Она постучалась в дверь, зная, что дочь была дома, поскольку видела припаркованную на улице машину. Даже если отбросить этот факт, с тех пор, как Блэк уехала из города, Роуз постоянно выбирала себе работу с поздними часами. Поэтому ложилась спать она чуть ли не на рассвете и целый день просто шаталась по дому. Немного прождав, Эйвери постучалась сильнее и практически выкрикнула имя, но вовремя остановилась, сообразив, что ее голос в данном случае дочь хочет слышать еще меньше, чем арендодателя, с которым явно не желала общаться.

«Возможно, она догадалась, что это я, из-за звонка», – решила Блэк.

Принимая во внимание данный момент, она прикинула, что будет действовать таким образом, который выходит у нее лучше всего – пойдет на переговоры.

– Роуз, – позвала Эйвери, снова стуча в дверь. – Открой. Это мама. Здесь довольно холодно.

Она немного подождала, но ответа так и не последовало. Вместо того чтобы барабанить по двери, Блэк спокойно подошла к ней и встала настолько близко, насколько могла. Заговорив, она постаралась подобрать такую громкость, чтобы ее можно было услышать изнутри, но в то же самое время, не достаточную, чтобы привлечь внимание соседей.

– Ты можешь продолжать игнорировать меня, если так этого хочешь, но я не перестану звонить, Роуз. А когда я одержима чем-то, ты меня знаешь. Вспомни, что я делала раньше. Если я захочу узнать где ты, я смогу получить информацию в любое время. Или же ты можешь просто облегчить жизнь нам обеим и открыть эту чертову дверь.

Сказав это, она постучалась снова. На этот раз ответ последовал незамедлительно. Роуз медленно приоткрыла дверь. Она выглядела так, словно не доверяла человеку, стоявшему снаружи.

– Что ты хочешь, мама?

– Зайти на пару минут.

Роуз слегка задумалась, но потом все же открыла дверь. Эйвери изо всех сил пыталась не обращать внимания на то, как похудела дочь. Хотя, на самом деле, не так уж и сильно. Также она перекрасила волосы в черный цвет и подстриглась.

Блэк прошла в квартиру и сразу заметила, что она была в идеальном состоянии. На диване лежала гавайская гитара, что выглядело не вполне уместно. Эйвери удивленно взглянула на дочь, указывая на странный инструмент.

– Хотела научиться играть хоть на чем-то, – пояснила Роуз. – Обычная гитара слишком тяжела, а пианино дорогое.

– И как успехи? – спросила Блэк.

– Могу сыграть пять аккордов. Это практически целая песня.

Эйвери впечатленно кивнула. Она чуть не попросила дочь сделать это, но остановилась, побоявшись оказать давление. Затем она подумала присесть на диван, но не хотела показаться настойчивой, раз Роуз не пригласила. Где-то внутри она была уверена, что дочь так и не предложит ей сделать это.

– Со мной все хорошо, мам, – произнесла Роуз. – Если ты, конечно, пришла из-за этого…

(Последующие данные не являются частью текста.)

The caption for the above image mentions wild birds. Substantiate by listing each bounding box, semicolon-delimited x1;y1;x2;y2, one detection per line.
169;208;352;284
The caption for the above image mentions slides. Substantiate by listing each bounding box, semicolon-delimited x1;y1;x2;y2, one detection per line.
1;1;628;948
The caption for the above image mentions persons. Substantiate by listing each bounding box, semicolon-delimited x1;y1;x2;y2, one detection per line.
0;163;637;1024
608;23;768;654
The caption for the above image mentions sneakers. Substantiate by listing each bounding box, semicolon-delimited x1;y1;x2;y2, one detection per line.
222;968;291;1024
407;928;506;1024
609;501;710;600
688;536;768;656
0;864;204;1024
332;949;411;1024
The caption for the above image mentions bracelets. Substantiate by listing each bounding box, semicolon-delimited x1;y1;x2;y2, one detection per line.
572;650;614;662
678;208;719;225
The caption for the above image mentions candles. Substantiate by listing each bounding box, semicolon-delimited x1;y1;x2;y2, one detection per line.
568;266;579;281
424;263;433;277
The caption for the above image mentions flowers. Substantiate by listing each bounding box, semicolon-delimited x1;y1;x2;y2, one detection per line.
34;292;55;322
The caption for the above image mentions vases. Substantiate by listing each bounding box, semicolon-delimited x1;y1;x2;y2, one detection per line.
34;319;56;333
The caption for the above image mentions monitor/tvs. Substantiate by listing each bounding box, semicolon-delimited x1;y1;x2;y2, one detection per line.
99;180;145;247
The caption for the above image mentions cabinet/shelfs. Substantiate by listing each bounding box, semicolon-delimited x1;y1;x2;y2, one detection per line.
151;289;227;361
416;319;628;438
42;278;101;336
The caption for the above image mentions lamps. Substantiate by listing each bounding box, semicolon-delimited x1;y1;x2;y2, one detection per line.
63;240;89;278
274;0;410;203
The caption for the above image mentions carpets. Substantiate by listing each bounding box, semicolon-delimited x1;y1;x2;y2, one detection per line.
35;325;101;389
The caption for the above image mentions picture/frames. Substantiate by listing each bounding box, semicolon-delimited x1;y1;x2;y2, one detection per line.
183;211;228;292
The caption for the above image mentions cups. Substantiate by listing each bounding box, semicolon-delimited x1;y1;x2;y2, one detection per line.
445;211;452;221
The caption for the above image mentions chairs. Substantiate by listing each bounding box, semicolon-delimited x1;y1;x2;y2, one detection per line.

– Именно так, – ответила Эйвери. – И я хотела бы пообщаться с тобой. Знаю, что ты ненавидишь меня и винишь во всем произошедшем. Это дерьмово, но я переживу. Сегодня мне звонил твой арендодатель.

– О, Боже, – сказала Роуз. – Этот жадный ублюдок никак не оставит меня в покое и…

– Он просто хотел получить свои деньги, Роуз. У тебя они есть? Тебе дать?

– Я получила три сотни чаевых сегодня ночью, – усмехнулась она. – По субботам эта сумма вдвое больше. Поэтому нет… Мне не нужны деньги.

– Хорошо. Но… Что ж, он также говорит, что беспокоится о тебе. Он наслышан о некоторых вещах, которые ты говорила. Так что не ври мне, Роуз. Итак, как у тебя дела на самом деле?

– На самом деле? – переспросила Роуз. – Как дела на самом деле? Ну, я скучаю по своему отцу. И меня чуть не убил тот же мудак, который убил его самого. И, хоть я все же скучаю по тебе, я не могу даже думать о тебе, не вспоминая о папе и о том, как он умер. Да, все смешалось, но каждый раз, когда я думаю о нем, я начинаю ненавидеть тебя. С каждым днем я все больше понимаю, что с тех пор, как ты начала работать детективом, в моей жизни происходило то одно дерьмо, то другое.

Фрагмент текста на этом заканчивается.